Pengetahuan mereka itu luas, sehingga mampu menciptakan sesuatu peralatan-peralatan dan metode untuk menghancurkan suatu negara dan akhlak manusia, bahkan dapat mengubah dan menyusupkan paham yang sesat dalam suatu agama. Jadi ilmunya tidak dapat memberi manfaat bagi dirinya sendiri, kecuali sedikit keuntungan materi yang sifatnya sementara, bahkan akan mendapatkan murka Allah SWT., sebagaimana disebutkan dalam Al-Qur’an:
Artinya: (yaitu) Jalan orang-orang yang telah Engkau beri ni’mat kepada mereka; bukan (jalan) mereka yang dimurkai dan bukan (pula jalan) mereka yang sesat. (Q.S. Al-Fatihah: 7)

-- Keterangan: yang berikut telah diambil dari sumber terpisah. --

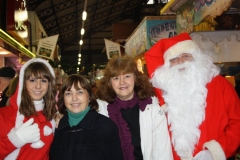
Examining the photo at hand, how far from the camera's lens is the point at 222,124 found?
8.34 ft

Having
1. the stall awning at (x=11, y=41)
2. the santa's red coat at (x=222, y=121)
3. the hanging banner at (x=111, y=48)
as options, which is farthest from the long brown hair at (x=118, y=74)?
the hanging banner at (x=111, y=48)

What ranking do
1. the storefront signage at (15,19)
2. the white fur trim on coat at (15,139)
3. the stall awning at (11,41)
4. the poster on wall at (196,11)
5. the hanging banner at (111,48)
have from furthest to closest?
the hanging banner at (111,48) < the storefront signage at (15,19) < the stall awning at (11,41) < the poster on wall at (196,11) < the white fur trim on coat at (15,139)

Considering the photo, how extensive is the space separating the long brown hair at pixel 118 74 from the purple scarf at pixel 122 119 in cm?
6

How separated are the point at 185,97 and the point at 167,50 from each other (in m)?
0.61

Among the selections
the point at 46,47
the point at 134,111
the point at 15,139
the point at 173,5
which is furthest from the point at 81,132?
the point at 46,47

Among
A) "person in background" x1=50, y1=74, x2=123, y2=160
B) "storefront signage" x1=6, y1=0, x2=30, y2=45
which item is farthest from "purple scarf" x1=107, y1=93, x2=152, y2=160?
"storefront signage" x1=6, y1=0, x2=30, y2=45

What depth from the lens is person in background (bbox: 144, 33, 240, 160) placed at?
249 cm

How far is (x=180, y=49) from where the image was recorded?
2.94 m

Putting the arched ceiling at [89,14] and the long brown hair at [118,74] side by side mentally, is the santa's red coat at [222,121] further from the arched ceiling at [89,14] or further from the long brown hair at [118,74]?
the arched ceiling at [89,14]

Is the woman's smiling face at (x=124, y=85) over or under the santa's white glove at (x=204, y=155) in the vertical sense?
over

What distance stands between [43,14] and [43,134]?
592 inches

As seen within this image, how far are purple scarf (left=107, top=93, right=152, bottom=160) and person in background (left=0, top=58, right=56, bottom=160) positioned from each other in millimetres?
600

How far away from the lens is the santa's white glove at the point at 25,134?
218 cm

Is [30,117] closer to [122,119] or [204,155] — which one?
[122,119]
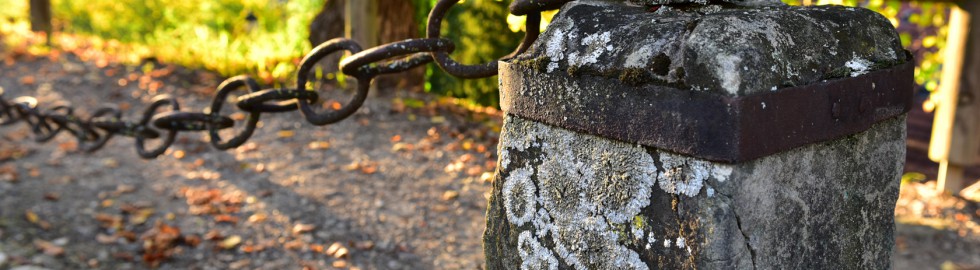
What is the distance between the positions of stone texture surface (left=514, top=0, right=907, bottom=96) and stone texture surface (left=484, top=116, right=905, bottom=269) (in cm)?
10

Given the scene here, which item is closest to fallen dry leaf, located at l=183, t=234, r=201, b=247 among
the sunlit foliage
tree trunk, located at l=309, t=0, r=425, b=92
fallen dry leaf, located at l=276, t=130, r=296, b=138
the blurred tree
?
fallen dry leaf, located at l=276, t=130, r=296, b=138

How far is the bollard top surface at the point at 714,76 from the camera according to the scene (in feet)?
3.13

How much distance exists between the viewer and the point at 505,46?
6133 millimetres

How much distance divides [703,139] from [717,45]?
0.12 m

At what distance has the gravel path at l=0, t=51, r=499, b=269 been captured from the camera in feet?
12.3

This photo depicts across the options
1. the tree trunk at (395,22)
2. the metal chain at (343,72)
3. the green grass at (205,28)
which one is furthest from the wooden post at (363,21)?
the metal chain at (343,72)

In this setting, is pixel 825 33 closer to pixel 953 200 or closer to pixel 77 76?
pixel 953 200

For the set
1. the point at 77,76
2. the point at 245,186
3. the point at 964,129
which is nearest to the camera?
the point at 245,186

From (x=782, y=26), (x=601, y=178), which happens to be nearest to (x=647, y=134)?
(x=601, y=178)

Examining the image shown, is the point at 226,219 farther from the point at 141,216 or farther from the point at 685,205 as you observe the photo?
the point at 685,205

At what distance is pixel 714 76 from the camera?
944 mm

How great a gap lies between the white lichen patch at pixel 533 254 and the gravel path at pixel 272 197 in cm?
234

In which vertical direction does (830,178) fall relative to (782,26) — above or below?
below

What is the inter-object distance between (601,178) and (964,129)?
4922 millimetres
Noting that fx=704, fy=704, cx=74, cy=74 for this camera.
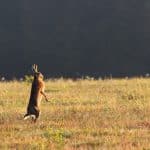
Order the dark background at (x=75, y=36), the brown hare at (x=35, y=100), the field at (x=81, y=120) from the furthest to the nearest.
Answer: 1. the dark background at (x=75, y=36)
2. the brown hare at (x=35, y=100)
3. the field at (x=81, y=120)

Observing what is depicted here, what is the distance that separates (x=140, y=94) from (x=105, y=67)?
80.1ft

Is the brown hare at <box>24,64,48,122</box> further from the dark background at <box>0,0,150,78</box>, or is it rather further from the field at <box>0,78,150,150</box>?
the dark background at <box>0,0,150,78</box>

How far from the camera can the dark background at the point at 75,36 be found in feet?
142

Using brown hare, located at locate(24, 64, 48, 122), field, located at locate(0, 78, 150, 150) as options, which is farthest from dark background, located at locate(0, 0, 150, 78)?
brown hare, located at locate(24, 64, 48, 122)

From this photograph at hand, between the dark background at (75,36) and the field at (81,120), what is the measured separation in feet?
70.7

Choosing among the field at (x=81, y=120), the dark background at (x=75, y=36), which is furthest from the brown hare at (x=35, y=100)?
the dark background at (x=75, y=36)

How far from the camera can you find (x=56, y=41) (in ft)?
157

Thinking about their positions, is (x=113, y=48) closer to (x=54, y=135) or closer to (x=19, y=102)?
(x=19, y=102)

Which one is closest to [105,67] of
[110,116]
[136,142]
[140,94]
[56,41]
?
[56,41]

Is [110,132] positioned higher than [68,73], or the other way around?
[68,73]

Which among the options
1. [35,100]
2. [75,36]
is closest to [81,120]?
[35,100]

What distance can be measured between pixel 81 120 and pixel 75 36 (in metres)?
34.2

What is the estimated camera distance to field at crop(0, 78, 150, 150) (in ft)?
38.9

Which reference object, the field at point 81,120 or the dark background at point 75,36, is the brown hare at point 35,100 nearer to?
the field at point 81,120
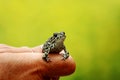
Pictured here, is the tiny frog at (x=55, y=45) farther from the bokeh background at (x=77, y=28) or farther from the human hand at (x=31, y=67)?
the bokeh background at (x=77, y=28)

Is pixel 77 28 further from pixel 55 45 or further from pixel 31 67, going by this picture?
pixel 31 67

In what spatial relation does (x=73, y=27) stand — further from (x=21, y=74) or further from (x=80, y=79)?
(x=21, y=74)

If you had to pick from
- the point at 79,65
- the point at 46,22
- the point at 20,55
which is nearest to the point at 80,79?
the point at 79,65

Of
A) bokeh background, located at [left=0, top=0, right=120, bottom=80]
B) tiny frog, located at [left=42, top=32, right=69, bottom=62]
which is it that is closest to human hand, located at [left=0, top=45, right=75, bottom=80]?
tiny frog, located at [left=42, top=32, right=69, bottom=62]

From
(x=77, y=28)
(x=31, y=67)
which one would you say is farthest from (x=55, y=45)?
(x=77, y=28)

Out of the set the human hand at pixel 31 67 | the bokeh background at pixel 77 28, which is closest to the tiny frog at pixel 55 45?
the human hand at pixel 31 67

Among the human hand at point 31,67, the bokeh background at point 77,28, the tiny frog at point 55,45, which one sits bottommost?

Allah SWT telah menyebutkan dalam Al-Qur’an tentang ilmu, kadang dalam keadaan memujinya yaitu ilmu yang bermanfaat (ilmu yang dilandasi agama) dan kadang dalam keadaan mencelanya yakni ilmu yang tidak bermanfaat (ilmu yang tidak dilandasi oleh agama).
Adapun yang pertama, ilmu yang bermanfaat (yang dilandasi dengan agama) memiliki faedah dan keutamaan, antara lain:
(1) Akan membawa pemiliknya pada kedudukan yang tinggi dan mulia di sisi Allah SWT., dan di hadapan para makhluk-Nya, sebagaimana Allah SWT berfirman:
Artinya: (Apakah kamu hai orang musyrik yang lebih beruntung) ataukah orang yang beribadat di waktu-waktu malam dengan sujud dan berdiri, sedang ia takut kepada (azab) akhirat dan mengharapkan rahmat Tuhannya? Katakanlah: “Adakah sama orang-orang yang mengetahui dengan orang-orang yang tidak mengetahui?” Sesungguhnya orang yang berakallah yang dapat menerima pelajaran. (Q.S. Az-Zumar: 9)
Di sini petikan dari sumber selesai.